> _Objective_:
Reproduce the closing part of the entries exactly: the line with "When comparing the" and all lines after it, ending with the last line, and nothing else.

^^^^^^^^

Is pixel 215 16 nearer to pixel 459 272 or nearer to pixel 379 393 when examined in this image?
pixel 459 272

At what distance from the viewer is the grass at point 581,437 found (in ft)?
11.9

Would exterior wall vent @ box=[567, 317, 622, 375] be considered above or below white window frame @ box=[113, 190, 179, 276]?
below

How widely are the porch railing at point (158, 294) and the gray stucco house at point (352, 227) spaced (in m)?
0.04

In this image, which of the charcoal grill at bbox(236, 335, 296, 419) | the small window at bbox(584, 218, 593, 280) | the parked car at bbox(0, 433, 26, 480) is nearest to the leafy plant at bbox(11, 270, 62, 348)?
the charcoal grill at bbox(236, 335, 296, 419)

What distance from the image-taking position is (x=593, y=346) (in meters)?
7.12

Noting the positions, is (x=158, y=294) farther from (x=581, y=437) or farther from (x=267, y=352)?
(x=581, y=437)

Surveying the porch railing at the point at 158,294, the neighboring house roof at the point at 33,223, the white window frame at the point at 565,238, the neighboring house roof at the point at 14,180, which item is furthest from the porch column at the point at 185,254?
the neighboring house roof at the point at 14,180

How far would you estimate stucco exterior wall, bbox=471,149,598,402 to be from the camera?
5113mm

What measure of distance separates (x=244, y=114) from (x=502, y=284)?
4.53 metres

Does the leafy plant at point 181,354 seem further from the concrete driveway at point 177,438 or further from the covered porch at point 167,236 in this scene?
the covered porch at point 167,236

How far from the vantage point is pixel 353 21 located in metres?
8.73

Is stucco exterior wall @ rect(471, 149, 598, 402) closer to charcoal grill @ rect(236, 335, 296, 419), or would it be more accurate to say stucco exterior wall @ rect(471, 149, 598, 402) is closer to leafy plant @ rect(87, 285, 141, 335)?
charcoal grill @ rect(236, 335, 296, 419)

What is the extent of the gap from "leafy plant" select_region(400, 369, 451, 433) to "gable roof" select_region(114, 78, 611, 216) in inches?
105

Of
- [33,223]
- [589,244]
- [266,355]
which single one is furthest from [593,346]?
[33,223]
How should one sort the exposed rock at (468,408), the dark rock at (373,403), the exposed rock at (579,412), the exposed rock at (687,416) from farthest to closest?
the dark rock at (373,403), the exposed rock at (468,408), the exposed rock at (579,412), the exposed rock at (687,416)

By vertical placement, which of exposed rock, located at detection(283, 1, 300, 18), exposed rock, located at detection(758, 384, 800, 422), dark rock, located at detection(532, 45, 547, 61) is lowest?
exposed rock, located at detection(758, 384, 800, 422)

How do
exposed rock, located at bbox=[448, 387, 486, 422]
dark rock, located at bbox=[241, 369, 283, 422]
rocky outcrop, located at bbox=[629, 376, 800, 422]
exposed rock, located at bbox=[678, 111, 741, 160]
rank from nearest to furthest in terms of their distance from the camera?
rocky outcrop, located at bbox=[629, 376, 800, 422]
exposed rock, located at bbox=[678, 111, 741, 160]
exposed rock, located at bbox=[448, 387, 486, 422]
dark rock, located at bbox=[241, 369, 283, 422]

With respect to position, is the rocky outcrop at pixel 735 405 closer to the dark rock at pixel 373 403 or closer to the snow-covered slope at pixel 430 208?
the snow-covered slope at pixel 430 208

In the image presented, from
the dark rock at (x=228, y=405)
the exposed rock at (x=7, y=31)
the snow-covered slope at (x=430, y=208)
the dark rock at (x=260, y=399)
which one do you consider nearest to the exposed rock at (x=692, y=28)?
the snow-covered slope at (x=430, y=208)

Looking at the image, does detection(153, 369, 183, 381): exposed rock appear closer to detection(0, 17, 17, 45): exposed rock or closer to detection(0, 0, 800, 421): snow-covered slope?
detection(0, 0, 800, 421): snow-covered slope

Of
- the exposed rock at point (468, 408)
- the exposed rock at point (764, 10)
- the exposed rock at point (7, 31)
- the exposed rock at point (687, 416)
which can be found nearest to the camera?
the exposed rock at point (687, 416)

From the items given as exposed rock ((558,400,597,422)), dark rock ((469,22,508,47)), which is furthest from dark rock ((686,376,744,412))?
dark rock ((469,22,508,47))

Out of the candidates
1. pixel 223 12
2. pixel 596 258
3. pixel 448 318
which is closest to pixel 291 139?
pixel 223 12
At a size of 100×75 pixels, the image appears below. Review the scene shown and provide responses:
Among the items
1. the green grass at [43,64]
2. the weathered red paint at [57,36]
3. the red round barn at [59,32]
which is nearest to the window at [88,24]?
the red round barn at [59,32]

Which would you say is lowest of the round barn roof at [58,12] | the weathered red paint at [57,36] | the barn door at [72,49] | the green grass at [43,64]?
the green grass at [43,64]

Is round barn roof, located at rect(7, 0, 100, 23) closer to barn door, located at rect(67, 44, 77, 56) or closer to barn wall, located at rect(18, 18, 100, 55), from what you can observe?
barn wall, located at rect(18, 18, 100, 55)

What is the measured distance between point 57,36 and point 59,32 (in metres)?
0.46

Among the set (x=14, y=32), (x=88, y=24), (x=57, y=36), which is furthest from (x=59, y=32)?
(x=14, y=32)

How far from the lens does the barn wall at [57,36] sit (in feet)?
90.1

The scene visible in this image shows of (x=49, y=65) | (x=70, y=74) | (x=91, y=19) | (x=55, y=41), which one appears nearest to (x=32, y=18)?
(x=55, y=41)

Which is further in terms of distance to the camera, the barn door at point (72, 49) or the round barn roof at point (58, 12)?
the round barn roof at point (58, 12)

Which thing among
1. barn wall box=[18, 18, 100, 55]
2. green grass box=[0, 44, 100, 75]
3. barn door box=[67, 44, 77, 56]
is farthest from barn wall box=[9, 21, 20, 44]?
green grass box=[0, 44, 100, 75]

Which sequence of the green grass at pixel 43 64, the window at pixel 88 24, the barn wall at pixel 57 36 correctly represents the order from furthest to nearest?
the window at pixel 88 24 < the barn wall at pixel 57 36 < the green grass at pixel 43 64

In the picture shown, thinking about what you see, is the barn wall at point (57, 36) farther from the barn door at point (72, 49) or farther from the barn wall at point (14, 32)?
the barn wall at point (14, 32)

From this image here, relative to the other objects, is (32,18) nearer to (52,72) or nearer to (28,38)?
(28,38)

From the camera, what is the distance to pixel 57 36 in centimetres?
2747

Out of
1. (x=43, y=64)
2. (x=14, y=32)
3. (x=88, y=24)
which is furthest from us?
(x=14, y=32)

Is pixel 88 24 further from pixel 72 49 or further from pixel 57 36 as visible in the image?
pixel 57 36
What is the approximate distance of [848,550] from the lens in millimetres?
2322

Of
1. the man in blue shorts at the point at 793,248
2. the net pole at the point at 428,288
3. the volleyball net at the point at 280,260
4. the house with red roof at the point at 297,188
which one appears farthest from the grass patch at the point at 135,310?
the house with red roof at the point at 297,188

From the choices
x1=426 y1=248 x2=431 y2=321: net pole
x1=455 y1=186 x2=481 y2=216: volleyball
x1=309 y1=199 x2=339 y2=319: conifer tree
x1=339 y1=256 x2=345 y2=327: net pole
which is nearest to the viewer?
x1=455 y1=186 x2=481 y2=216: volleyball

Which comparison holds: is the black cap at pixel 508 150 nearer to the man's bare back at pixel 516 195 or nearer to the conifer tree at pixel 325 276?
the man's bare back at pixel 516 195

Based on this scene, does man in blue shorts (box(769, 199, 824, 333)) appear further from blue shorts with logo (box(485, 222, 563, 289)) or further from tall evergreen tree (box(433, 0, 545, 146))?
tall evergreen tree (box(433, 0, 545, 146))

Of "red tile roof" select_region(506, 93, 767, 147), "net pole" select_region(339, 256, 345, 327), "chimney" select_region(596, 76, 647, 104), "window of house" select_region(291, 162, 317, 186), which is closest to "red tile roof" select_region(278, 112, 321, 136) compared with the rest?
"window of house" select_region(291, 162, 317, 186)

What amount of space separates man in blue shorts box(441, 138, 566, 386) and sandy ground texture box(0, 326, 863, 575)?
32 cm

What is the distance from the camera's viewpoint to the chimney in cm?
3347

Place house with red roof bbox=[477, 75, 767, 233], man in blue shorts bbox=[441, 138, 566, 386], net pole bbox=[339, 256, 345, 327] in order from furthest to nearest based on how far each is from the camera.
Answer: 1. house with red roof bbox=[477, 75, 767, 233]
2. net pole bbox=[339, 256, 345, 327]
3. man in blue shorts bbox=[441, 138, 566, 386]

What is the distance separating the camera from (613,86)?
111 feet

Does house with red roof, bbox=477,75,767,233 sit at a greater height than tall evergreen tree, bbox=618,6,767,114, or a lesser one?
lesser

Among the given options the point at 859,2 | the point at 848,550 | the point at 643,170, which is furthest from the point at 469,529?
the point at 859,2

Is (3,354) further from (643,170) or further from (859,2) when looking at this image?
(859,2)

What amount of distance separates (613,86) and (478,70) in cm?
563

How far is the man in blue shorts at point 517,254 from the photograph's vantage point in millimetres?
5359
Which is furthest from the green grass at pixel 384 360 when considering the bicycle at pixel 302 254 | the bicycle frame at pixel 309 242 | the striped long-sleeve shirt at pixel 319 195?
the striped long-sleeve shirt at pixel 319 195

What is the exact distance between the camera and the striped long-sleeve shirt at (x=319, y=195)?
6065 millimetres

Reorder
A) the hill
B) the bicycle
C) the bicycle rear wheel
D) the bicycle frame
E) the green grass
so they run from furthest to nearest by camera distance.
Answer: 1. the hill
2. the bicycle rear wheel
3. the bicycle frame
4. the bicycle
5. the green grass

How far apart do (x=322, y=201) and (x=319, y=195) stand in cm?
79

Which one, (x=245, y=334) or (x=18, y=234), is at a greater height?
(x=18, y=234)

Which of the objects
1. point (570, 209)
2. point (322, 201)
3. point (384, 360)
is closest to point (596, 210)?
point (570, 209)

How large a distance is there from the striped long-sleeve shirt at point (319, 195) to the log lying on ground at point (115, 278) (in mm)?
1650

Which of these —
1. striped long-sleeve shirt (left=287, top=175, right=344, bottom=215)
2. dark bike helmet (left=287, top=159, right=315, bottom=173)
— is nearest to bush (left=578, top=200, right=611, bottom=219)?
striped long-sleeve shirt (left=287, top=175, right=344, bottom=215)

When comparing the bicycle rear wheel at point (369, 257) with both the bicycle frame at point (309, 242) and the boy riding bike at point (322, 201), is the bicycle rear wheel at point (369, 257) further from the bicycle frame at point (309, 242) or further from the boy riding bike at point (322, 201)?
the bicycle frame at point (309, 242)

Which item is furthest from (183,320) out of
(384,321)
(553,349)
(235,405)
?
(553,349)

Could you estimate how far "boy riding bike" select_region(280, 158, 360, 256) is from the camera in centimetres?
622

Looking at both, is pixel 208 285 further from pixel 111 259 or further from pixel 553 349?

^^^^^^^^

> _Task output_:
When comparing the bicycle rear wheel at point (369, 257) with both the bicycle frame at point (309, 242) and the boy riding bike at point (322, 201), is the bicycle rear wheel at point (369, 257) further from the bicycle frame at point (309, 242) or further from the boy riding bike at point (322, 201)?
the bicycle frame at point (309, 242)

Which item is furthest from (183,320) out of
(384,321)
(553,349)
(235,405)
?
(553,349)

Could you estimate how far "boy riding bike" select_region(280, 158, 360, 256) is from the camera in centimetres?
622

Looking at both, is pixel 208 285 further from pixel 111 259 or further from pixel 553 349?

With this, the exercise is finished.